START Provided information

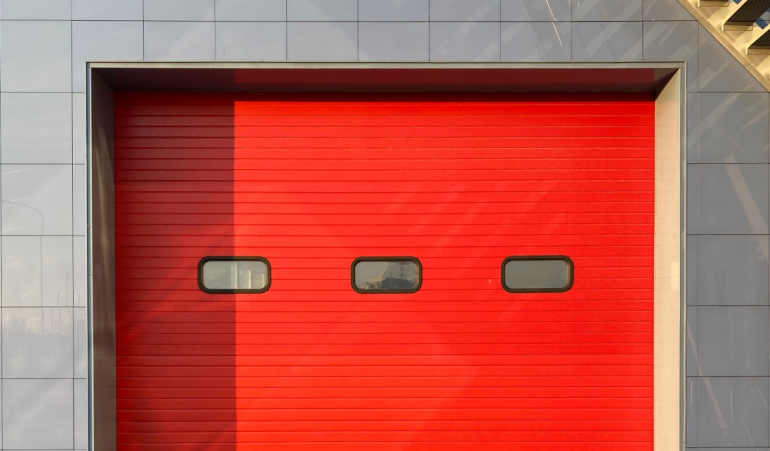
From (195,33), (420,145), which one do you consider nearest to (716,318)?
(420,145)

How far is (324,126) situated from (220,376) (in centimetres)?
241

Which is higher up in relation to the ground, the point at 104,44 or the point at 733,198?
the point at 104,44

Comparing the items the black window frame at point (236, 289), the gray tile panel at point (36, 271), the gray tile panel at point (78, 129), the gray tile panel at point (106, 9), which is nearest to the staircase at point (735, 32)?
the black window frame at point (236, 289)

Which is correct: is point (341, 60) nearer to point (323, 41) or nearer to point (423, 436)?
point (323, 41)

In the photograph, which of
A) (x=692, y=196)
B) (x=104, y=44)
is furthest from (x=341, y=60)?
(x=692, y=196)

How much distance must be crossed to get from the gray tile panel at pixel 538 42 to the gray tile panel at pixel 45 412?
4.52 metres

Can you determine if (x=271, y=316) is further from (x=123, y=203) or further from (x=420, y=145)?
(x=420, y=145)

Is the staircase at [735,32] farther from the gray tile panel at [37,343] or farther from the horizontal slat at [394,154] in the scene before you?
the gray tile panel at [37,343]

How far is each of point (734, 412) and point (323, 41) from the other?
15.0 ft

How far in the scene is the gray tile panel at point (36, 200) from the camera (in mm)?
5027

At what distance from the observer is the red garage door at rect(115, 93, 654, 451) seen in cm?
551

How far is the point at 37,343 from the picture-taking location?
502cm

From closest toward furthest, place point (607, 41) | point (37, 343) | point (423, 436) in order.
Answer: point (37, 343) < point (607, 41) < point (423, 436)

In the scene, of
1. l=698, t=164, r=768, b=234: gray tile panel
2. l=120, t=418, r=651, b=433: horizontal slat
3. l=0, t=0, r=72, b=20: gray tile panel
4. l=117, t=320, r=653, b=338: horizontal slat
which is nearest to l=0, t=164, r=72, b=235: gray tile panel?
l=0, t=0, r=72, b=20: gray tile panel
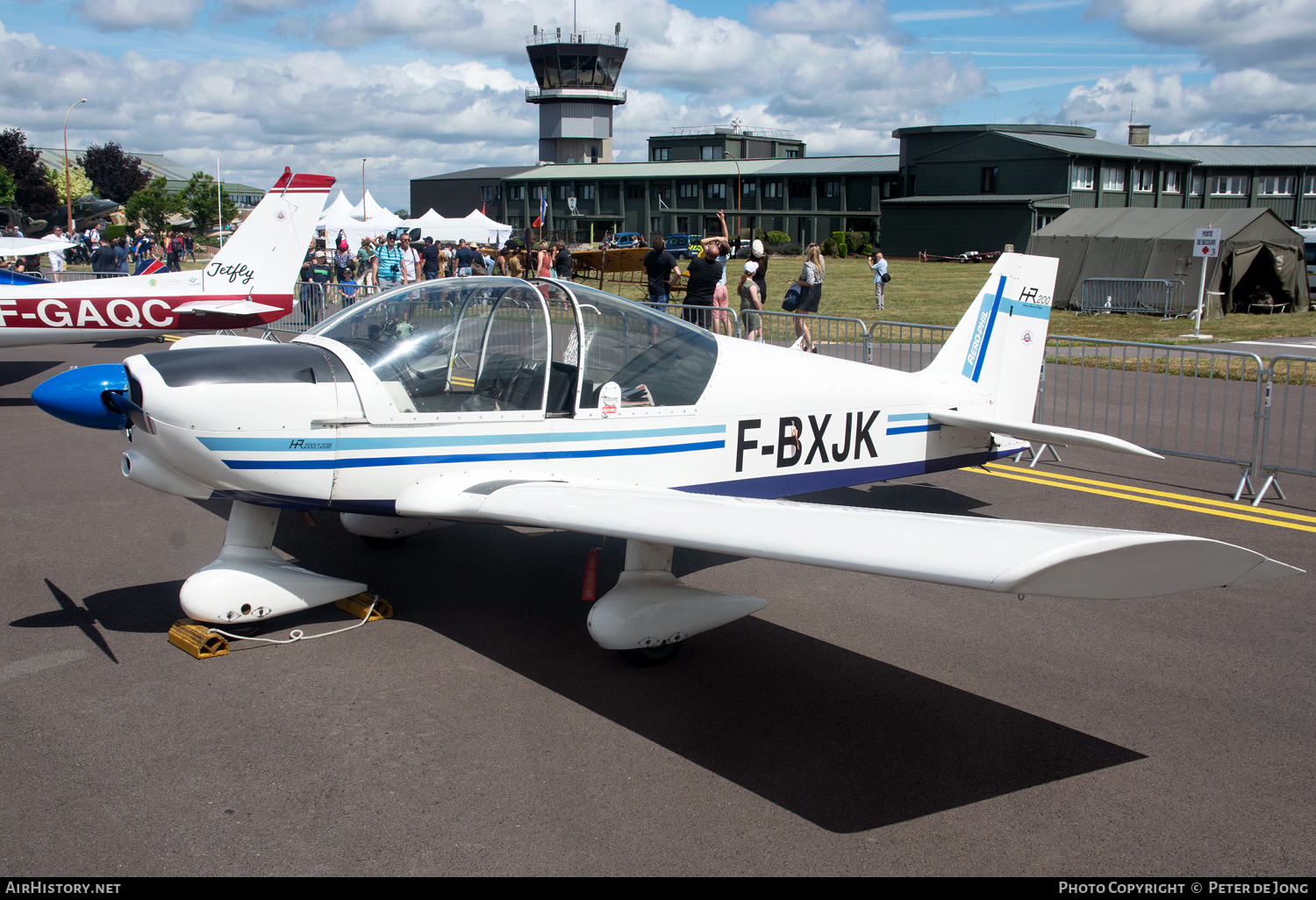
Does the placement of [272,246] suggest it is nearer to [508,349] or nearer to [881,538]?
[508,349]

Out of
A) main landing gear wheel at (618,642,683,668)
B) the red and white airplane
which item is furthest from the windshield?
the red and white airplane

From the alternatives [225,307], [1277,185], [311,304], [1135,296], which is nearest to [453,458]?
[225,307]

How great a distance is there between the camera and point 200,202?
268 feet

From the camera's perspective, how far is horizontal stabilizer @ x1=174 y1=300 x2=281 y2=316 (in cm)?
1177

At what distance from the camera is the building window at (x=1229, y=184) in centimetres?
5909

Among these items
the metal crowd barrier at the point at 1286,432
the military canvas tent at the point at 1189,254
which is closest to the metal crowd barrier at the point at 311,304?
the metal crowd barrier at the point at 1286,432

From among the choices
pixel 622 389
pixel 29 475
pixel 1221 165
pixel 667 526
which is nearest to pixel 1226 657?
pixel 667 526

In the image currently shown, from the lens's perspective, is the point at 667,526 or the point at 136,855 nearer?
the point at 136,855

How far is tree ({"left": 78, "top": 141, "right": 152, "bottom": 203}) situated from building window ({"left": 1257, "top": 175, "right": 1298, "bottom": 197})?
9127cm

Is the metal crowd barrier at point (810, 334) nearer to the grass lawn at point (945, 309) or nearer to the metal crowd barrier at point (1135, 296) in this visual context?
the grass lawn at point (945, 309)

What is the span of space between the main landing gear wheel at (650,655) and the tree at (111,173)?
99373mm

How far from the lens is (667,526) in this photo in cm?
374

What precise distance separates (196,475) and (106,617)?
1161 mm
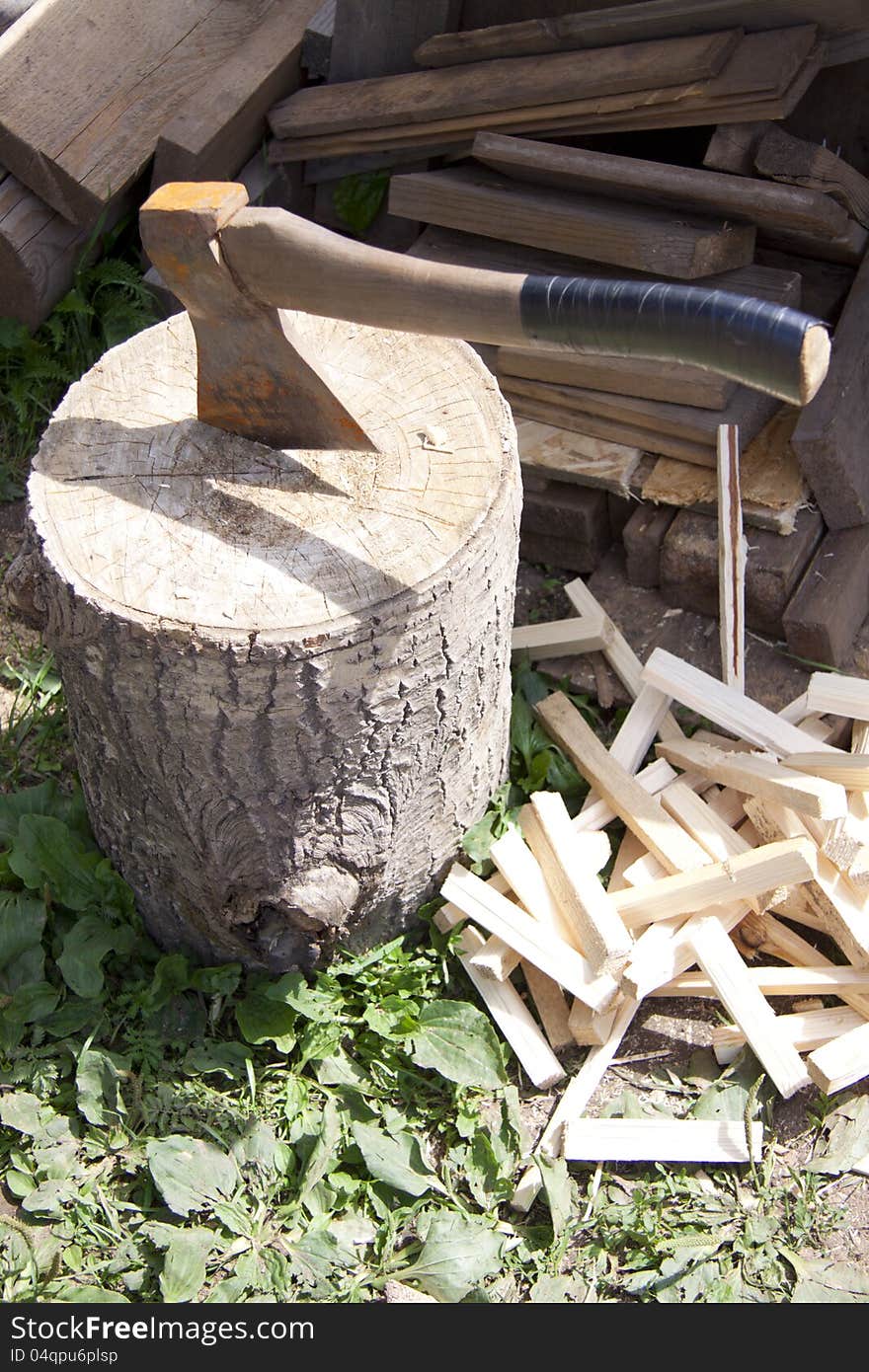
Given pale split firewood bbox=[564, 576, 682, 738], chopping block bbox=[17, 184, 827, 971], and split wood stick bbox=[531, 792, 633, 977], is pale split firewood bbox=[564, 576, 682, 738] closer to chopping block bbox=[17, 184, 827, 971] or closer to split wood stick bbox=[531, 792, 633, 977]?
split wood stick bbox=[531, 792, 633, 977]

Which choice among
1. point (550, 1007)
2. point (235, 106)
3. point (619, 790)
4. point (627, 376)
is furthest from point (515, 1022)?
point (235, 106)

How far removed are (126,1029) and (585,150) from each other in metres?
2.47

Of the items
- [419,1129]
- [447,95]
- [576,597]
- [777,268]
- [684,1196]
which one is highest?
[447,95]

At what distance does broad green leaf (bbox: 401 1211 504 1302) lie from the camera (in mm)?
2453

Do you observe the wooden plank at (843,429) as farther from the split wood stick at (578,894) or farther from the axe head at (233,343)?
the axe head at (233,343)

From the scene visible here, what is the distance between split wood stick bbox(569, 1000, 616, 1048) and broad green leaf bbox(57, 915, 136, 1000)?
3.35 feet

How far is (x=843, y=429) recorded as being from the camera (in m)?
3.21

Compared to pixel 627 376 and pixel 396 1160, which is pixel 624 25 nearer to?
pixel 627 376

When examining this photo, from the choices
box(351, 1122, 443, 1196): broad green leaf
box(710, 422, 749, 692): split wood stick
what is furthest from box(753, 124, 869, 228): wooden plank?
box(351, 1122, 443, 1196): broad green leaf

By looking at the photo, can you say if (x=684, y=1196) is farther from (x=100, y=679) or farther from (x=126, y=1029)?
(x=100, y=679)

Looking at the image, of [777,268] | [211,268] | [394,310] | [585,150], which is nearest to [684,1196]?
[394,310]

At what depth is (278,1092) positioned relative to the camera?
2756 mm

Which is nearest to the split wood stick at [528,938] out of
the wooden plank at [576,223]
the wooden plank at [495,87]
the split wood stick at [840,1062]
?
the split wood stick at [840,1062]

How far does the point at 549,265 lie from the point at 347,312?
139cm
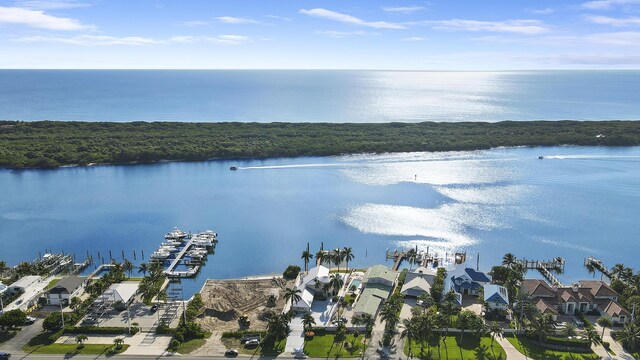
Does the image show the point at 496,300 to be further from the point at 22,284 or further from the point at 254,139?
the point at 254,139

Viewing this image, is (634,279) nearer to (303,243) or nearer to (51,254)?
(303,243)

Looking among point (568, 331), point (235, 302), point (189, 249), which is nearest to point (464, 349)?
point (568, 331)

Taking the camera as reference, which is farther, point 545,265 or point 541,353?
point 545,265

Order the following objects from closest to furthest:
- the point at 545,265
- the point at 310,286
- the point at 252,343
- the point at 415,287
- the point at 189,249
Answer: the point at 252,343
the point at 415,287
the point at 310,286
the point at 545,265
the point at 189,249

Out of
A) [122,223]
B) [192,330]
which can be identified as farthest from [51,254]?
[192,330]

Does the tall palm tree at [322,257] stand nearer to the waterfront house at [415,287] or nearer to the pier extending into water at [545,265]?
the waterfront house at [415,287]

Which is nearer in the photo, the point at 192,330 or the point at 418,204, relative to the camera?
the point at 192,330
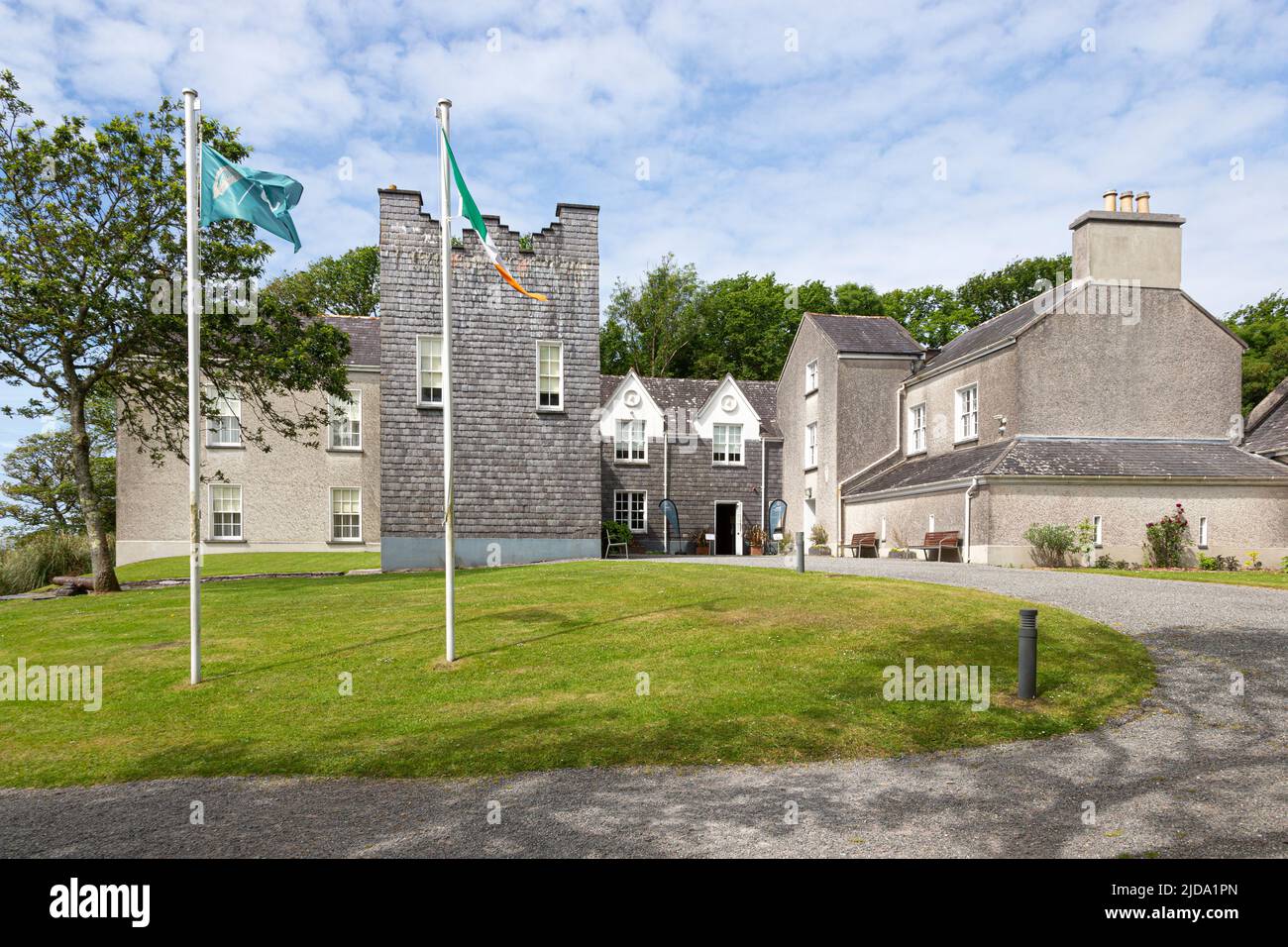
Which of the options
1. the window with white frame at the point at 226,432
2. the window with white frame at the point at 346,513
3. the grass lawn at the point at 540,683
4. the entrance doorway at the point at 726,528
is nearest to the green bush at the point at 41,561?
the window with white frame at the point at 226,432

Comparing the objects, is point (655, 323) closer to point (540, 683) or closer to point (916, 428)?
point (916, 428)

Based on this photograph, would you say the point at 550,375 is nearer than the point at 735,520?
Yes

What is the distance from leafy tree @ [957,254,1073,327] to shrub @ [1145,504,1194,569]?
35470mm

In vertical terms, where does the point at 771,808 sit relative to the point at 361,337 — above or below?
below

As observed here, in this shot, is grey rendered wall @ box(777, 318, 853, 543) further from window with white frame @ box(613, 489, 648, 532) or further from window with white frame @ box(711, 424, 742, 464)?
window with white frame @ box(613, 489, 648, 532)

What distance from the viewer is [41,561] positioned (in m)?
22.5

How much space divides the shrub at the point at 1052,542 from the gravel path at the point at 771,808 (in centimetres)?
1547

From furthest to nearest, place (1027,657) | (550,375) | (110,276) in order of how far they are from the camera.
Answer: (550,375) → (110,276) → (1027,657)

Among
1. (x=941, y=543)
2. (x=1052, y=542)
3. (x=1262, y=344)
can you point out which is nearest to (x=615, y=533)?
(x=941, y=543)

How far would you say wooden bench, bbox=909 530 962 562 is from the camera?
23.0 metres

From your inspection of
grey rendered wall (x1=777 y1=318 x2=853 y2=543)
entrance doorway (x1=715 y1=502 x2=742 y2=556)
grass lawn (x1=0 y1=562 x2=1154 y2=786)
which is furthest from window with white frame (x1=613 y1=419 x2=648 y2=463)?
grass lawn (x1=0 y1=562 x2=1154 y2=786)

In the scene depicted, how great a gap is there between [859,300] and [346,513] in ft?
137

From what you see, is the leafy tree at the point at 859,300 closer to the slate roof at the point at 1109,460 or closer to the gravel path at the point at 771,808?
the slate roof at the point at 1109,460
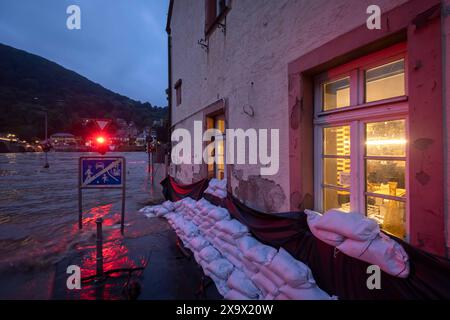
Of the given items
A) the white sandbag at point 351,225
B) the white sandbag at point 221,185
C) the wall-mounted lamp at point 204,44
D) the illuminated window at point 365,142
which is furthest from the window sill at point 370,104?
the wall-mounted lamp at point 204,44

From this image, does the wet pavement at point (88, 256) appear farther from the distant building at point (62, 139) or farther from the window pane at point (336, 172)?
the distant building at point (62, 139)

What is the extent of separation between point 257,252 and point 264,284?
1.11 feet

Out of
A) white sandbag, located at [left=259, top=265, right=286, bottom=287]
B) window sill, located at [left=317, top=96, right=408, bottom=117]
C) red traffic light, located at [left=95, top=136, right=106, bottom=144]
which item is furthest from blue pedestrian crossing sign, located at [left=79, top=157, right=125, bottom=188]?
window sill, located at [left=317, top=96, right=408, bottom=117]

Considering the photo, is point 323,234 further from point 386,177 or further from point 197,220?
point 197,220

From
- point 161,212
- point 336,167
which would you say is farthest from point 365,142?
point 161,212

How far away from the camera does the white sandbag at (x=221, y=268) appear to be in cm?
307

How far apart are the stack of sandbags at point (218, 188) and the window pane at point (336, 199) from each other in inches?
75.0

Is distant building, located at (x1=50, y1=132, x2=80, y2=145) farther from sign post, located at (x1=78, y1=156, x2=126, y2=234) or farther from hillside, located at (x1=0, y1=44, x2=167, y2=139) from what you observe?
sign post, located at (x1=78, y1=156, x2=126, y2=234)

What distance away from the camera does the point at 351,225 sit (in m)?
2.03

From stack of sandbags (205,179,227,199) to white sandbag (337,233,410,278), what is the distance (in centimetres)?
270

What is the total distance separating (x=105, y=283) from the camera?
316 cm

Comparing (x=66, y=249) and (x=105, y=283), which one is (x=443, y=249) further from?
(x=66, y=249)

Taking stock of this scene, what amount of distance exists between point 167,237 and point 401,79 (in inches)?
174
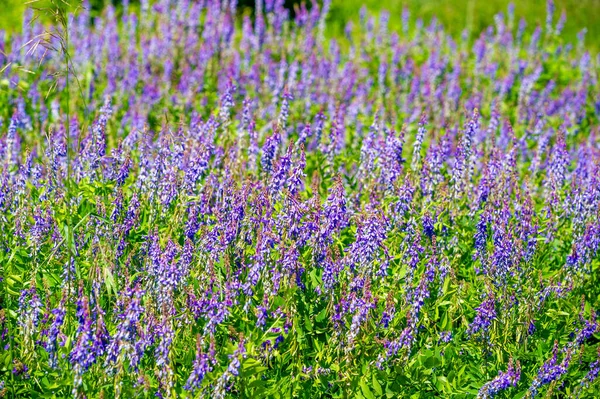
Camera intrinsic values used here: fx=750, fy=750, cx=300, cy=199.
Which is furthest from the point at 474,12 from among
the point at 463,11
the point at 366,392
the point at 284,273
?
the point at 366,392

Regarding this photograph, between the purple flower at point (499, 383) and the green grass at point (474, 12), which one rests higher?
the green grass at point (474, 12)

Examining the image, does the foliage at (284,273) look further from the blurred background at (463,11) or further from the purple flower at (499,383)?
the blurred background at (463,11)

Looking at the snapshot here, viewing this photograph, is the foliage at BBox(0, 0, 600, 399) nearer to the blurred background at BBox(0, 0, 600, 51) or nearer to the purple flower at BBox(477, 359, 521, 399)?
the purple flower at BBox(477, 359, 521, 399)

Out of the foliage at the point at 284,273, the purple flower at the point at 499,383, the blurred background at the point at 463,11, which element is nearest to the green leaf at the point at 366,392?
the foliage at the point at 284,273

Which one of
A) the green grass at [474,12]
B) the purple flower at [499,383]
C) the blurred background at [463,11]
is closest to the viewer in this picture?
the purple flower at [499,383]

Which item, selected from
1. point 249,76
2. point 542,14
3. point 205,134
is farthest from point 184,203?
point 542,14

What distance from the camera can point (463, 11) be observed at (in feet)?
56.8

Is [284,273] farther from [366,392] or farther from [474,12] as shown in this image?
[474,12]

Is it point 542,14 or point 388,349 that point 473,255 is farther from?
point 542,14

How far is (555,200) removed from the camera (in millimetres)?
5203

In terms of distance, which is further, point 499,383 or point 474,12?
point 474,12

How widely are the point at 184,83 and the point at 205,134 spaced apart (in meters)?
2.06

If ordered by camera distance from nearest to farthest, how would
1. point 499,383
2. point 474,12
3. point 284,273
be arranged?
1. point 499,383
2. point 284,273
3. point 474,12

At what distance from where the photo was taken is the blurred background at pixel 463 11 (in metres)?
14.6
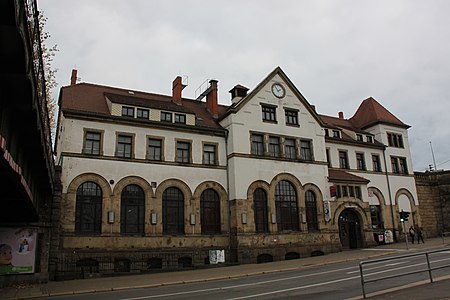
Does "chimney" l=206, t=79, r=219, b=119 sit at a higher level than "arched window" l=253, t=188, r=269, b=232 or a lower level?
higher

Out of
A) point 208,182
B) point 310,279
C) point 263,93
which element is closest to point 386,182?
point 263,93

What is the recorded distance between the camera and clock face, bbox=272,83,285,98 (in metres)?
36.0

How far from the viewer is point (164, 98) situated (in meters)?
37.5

END Provided information

Work instructions
Rewrite the entries from the line with "How far is the" to the line with "Answer: point (37, 343)", changing "closest" to "nearest" and leaving everything else as it is.

Final result
How far is the point at 37,343 from the picture-taking location?
502cm

From nearest toward furthest, place point (607, 41) | point (37, 343) | point (423, 436) in order.
Answer: point (37, 343) < point (607, 41) < point (423, 436)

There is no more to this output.